State Bank of Vietnam
15:25 | 23/10/2017 Finance - Banking
(VEN) - Commercial banks are ready for the year-end business season in order to meet this year’s credit growth target of 21-22 percent.
The State Bank of Vietnam (SBV) has approved requests by several commercial banks to expand their credit growth limits in order to ensure capital for businesses. In the first eight months of the year, banks reached or nearly reached their credit growth targets for the whole year. Vietcombank’s credit grew 13.86 percent, BIDV with 11.4 percent, Vietinbank with 10.2 percent, VIB with 15.7 percent, MB with 14.6 percent and VPBank with 13.3 percent.
The SBV approved raising the banks’ credit growth ceiling by two to eight percent depending on their size. Vietcombank was allowed to increase its target from 16 percent to 18 percent and Vietinbank’s credit growth quota set for this year was adjusted to up to 18 percent, while credit growth targets of OCB, VIB and TPBank were approved to increase from 14 percent to 22 percent, 16 percent to 24 percent and 16 percent to 20 percent, respectively.
However commercial banks said they would not lend at any cost to complete their credit growth targets, focusing on priority sectors in order to ensure the safety and efficiency of their loans.
Commercial banks have implemented credit programs with preferential interest rates for small and medium-sized enterprises, which are the backbone of Vietnam’s economy.

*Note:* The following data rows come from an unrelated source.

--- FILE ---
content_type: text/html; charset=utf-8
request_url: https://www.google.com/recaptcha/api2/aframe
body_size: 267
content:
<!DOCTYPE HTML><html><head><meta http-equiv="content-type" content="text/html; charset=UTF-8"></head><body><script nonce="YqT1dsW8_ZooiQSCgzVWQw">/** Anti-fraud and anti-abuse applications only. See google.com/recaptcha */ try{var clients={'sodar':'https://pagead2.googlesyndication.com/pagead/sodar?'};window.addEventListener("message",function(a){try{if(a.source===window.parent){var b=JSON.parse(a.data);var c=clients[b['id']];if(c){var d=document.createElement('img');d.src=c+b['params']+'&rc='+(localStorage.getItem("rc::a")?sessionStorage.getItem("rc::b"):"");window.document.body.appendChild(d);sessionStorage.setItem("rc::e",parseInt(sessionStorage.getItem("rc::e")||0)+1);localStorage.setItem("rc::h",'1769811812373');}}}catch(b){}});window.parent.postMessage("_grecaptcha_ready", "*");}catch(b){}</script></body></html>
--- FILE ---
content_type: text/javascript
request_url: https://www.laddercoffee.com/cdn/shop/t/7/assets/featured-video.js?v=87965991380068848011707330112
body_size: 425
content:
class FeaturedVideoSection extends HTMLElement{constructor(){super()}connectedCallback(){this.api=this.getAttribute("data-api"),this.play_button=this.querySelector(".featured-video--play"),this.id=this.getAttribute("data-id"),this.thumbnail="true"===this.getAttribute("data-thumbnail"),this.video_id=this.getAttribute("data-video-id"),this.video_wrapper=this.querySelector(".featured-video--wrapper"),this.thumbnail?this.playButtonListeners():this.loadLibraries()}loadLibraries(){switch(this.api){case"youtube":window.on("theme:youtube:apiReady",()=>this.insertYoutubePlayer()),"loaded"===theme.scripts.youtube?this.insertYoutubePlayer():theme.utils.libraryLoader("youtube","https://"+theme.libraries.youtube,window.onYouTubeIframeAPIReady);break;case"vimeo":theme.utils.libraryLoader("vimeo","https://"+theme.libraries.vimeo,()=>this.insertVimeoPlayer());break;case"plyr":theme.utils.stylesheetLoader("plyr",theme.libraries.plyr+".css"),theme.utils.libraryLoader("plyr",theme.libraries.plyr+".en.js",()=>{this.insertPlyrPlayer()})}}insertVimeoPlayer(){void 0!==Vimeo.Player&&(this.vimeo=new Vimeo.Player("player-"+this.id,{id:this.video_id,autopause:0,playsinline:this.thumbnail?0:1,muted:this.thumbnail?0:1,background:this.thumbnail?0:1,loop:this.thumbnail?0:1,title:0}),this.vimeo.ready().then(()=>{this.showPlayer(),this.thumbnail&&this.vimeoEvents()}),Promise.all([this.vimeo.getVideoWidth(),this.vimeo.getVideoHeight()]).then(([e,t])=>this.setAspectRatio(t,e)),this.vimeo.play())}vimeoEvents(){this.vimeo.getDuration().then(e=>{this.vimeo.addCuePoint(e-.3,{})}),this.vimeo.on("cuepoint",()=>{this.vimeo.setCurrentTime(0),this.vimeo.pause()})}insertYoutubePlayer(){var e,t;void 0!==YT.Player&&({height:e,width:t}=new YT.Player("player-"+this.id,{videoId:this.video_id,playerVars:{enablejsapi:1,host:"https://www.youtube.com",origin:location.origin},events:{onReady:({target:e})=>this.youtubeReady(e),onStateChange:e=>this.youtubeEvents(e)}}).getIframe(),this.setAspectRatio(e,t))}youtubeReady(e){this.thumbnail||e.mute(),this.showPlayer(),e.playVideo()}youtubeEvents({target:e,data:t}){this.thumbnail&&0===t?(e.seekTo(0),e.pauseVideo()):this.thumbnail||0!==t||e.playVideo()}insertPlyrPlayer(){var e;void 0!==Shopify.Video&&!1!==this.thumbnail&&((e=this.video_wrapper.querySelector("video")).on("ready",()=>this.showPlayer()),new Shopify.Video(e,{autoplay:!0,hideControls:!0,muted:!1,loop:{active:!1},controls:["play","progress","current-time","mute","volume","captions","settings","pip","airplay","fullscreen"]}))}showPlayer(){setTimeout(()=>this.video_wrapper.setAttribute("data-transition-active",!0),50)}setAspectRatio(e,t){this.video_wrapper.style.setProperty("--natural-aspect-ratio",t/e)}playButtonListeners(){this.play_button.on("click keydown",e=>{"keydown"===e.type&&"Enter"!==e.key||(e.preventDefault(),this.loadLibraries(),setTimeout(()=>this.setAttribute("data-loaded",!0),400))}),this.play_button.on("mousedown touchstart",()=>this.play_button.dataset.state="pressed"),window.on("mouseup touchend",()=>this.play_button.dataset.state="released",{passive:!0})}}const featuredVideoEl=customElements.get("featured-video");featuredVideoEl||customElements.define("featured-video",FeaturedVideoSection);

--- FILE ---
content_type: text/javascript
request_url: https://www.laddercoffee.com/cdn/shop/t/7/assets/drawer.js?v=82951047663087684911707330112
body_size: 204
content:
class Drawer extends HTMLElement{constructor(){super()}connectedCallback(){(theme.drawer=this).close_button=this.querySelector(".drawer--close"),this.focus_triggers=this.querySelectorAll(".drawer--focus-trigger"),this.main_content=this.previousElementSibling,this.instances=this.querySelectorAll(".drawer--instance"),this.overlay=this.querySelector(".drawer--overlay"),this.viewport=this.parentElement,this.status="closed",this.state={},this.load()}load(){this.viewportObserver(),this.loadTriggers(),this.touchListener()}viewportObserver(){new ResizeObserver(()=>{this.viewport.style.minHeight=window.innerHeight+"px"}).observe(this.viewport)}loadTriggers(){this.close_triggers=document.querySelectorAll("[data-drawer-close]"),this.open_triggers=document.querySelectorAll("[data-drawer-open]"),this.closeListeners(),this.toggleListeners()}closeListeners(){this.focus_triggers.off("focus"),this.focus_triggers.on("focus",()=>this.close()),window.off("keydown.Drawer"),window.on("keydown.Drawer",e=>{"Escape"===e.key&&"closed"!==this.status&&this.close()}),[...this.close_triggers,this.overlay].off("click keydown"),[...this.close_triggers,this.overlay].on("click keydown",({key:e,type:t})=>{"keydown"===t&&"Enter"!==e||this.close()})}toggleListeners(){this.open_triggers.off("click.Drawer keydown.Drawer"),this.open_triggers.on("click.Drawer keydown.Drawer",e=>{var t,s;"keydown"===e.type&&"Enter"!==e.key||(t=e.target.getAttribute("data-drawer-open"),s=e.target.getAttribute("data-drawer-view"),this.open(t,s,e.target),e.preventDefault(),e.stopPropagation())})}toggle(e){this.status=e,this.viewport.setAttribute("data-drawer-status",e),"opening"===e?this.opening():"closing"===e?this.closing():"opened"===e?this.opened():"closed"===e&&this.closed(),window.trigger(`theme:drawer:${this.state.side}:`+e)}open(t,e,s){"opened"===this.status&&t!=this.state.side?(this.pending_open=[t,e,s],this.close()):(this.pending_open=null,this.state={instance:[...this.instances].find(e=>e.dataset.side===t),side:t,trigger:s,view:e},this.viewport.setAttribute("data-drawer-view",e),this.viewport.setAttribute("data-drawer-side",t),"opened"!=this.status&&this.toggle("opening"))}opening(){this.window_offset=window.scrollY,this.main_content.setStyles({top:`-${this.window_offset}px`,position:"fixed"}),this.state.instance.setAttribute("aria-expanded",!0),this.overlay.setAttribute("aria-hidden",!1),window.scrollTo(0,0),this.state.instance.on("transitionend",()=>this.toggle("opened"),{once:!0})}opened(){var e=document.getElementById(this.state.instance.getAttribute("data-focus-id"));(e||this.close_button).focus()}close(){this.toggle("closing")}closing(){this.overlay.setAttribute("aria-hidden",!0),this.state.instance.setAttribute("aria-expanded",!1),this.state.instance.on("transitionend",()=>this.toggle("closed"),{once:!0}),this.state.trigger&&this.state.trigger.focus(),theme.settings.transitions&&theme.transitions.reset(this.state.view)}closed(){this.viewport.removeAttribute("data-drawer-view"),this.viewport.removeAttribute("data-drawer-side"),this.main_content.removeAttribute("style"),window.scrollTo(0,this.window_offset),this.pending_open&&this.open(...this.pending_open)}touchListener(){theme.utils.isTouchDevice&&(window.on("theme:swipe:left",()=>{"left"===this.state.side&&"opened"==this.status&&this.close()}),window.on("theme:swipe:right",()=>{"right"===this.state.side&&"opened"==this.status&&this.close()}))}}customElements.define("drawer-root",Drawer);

For example, the Saigon Hanoi Commercial Joint Stock Bank (SHB) recently announced a VND2.5 trillion credit package with preferential interest rates starting from 6.5 percent a year for SMEs. The “Giving Strength to Business” program targets businesses in 17 industries, including medicine, pharmaceutical chemistry, rubber, plastics, fertilizer, chemicals, electronics, communication equipment, garment and textile, footwear and farm produce. Loans are mostly short term, for less than six months, designed to help firms promote trade and production activities in the last months of the year.
Another program, “Quick Financing by Area”, is based on specific socio-economic situations prevailing in different regions, such as southeast Vietnam, the south central coast, Mekong Delta, Ho Chi Minh City, Central Highlands, north central coast and Red River Delta. SMEs in those regions are able to access loans at a minimum interest rate of 6.5 percent for terms of up to 12 months.
According to SBV data, credit for business focuses on their trade and production activities. In the first eight months of the year, credit for rural agriculture increased by around 10 percent, industry-construction by 9.46 percent, manufacturing and processing by 13.12 percent, transport and warehousing by 13.24 percent.